What is needed:
Retype the records verbatim, beginning at their first line and stopping after the line that contains "1911 inches", which is itself included.

============================================================

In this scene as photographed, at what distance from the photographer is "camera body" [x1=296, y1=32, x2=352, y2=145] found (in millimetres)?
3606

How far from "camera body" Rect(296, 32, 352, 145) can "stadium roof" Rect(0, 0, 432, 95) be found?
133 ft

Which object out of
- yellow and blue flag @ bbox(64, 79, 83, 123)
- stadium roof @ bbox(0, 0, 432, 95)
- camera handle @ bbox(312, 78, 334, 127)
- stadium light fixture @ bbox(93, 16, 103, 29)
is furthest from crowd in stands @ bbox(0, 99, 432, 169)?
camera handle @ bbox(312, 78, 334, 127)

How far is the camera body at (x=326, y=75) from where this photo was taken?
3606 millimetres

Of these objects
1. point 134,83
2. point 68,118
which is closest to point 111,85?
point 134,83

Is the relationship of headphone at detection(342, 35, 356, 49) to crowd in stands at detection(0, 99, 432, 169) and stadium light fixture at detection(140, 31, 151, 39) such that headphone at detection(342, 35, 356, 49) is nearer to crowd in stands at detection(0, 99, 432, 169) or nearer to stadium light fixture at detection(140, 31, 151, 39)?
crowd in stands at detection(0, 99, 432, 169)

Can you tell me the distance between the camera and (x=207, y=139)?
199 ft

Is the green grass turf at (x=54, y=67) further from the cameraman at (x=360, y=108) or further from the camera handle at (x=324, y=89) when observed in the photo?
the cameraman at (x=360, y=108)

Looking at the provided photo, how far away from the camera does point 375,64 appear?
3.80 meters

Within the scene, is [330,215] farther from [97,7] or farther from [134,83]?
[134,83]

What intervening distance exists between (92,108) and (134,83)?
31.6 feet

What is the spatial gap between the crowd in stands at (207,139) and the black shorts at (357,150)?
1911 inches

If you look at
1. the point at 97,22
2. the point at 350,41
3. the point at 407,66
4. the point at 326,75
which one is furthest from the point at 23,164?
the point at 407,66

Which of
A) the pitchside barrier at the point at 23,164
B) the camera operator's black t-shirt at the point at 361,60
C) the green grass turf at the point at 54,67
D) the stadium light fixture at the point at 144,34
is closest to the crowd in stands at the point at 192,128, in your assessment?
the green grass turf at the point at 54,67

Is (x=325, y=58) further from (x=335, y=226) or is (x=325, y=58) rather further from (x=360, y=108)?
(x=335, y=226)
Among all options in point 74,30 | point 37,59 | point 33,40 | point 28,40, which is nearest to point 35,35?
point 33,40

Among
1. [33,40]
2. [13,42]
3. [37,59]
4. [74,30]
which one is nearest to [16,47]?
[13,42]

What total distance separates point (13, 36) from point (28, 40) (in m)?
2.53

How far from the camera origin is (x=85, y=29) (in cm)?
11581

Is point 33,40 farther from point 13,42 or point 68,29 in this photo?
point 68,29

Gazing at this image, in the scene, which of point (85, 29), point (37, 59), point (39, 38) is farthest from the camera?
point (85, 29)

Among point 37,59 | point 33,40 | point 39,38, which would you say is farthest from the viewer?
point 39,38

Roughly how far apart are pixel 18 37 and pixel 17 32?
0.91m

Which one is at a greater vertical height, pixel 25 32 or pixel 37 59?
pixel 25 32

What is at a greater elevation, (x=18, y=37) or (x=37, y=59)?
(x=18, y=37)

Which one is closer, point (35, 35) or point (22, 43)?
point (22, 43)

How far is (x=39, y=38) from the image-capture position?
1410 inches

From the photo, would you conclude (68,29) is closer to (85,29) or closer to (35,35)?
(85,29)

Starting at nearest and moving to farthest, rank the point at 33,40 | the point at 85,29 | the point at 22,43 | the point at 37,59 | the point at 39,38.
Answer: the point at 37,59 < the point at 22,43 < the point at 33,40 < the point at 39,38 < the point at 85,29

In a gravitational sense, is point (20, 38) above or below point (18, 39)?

============================================================

Reply to the task:
In this scene as photographed, at what distance from the photographer is "camera body" [x1=296, y1=32, x2=352, y2=145] found (in millimetres)?
3606

How far from "camera body" Rect(296, 32, 352, 145) can "stadium roof" Rect(0, 0, 432, 95) be found?
133 ft

Which object out of
- yellow and blue flag @ bbox(64, 79, 83, 123)
- stadium roof @ bbox(0, 0, 432, 95)
- camera handle @ bbox(312, 78, 334, 127)
- stadium light fixture @ bbox(93, 16, 103, 29)
is furthest from crowd in stands @ bbox(0, 99, 432, 169)?
camera handle @ bbox(312, 78, 334, 127)

How far is the camera body at (x=326, y=75) from where this photo was taken?
3606 millimetres

Of these objects
1. point 134,83
2. point 68,118
which is closest to point 111,85?
point 134,83

Is the relationship of headphone at detection(342, 35, 356, 49) to crowd in stands at detection(0, 99, 432, 169) and stadium light fixture at detection(140, 31, 151, 39) such that headphone at detection(342, 35, 356, 49) is nearer to crowd in stands at detection(0, 99, 432, 169) or nearer to stadium light fixture at detection(140, 31, 151, 39)?
crowd in stands at detection(0, 99, 432, 169)

Can you tell me the distance between the camera and (x=207, y=139)?
199 ft

Is the green grass turf at (x=54, y=67) further from the cameraman at (x=360, y=108) or further from the camera handle at (x=324, y=89) when observed in the photo?
the cameraman at (x=360, y=108)

Looking at the provided photo, how far away from the camera does point 375,64 appear?
3.80 meters

Within the scene, is [330,215] farther from [97,7] or farther from [134,83]?
[134,83]

What intervening distance exists between (92,108) and (134,83)?
31.6 feet

What is the spatial gap between the crowd in stands at (207,139) and the black shorts at (357,150)?
1911 inches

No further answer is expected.